Depuis quelques semaines, la liturgie du dimanche nous propose des images et des propos choc amenés par Jésus. « Tu aimeras le Seigneur ton Dieu de tout ton cœur, de tout ton esprit et de toute ta force… tu aimeras ton prochain comme toi-même. » Les deux commandements qui résument toute la loi et surtout l’enseignement du Christ résonnent-ils encore pour nous de manière frappante aujourd’hui ? Reconnaissons-le : pour diverses raisons, nous les réduisons à quelque prière ou quelque gentillesse ! A la foule, Jésus jette dans une parabole : tu n’en sortiras pas avant d’avoir payé jusqu’au dernier centime ! (Mt 11, 25). Pourquoi cette rudesse alors qu’il y a peu il évoquait l’accueil presque inconditionnel au repas des noces ? « Vous savez interpréter l’aspect du ciel et de la terre, mais ce moment-ci, pourquoi ne savez-vous pas l’interpréter ? Et pourquoi ne jugez-vous pas par vous-même de ce qui est juste ? » Je suis convaincu que Jésus nous convoque à être comme lui, des éveillés et des éveilleurs, « des prophètes selon l’Esprit ».

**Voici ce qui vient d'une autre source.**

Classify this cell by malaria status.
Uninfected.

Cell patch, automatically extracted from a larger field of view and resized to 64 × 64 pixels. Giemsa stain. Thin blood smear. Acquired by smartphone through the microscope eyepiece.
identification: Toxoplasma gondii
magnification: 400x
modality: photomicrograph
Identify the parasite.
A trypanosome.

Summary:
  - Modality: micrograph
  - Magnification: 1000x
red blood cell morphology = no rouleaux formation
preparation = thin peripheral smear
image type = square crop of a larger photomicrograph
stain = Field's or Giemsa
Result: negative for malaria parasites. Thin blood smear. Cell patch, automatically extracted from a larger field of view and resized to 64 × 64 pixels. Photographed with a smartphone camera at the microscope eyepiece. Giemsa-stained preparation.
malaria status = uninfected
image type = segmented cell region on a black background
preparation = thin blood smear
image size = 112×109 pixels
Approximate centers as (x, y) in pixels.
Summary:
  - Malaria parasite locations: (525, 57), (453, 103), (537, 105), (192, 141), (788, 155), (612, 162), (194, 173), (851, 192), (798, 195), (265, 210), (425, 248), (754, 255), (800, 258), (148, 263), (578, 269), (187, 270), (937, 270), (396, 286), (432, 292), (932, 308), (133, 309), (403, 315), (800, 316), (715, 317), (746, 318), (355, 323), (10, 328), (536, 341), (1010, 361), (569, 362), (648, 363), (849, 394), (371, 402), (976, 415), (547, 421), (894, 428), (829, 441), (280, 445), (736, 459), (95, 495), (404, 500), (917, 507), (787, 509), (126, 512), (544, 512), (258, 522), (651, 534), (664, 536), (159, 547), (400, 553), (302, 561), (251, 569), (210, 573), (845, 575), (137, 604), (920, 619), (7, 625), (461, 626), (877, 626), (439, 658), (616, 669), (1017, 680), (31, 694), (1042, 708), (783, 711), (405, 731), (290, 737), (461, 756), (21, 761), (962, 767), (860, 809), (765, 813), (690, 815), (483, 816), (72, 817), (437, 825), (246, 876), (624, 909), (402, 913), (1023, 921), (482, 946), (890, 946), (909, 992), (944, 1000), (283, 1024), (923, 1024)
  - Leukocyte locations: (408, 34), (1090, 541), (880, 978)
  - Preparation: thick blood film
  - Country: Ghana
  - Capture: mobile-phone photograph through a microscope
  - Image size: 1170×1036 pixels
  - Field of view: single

En ces jours nous sommes plongés dans une situation dramatique et complexe. Cependant, la lassitude devant les chiffres, la complexité des lieux de décision, le scepticisme relayé par certains médias, la querelle d’experts, tout cela nous laisse pantois, angoissés, voire indifférents -ce qui est plus grave ! Or qui n’a pas encore été au plus près d’une personne contaminée ou supposée l’être ? En tout cas, nos maisons de retraite locales sont bien touchées : l’équipe funérailles peut en parler, hélas… Paul nous encourage à être disciples et témoins au sein de cette confusion. « Frères, vous savez comment nous nous sommes comportés avec vous pour votre bien. Et vous-mêmes, en fait, vous nous avez imités, nous et le Seigneur, en accueillant la Parole au milieu de bien des épreuves avec la joie de l’Esprit Saint… » (1Th 1. 5c-10). Lire la suite « La chronique du 25 octobre 2020 de notre Curé »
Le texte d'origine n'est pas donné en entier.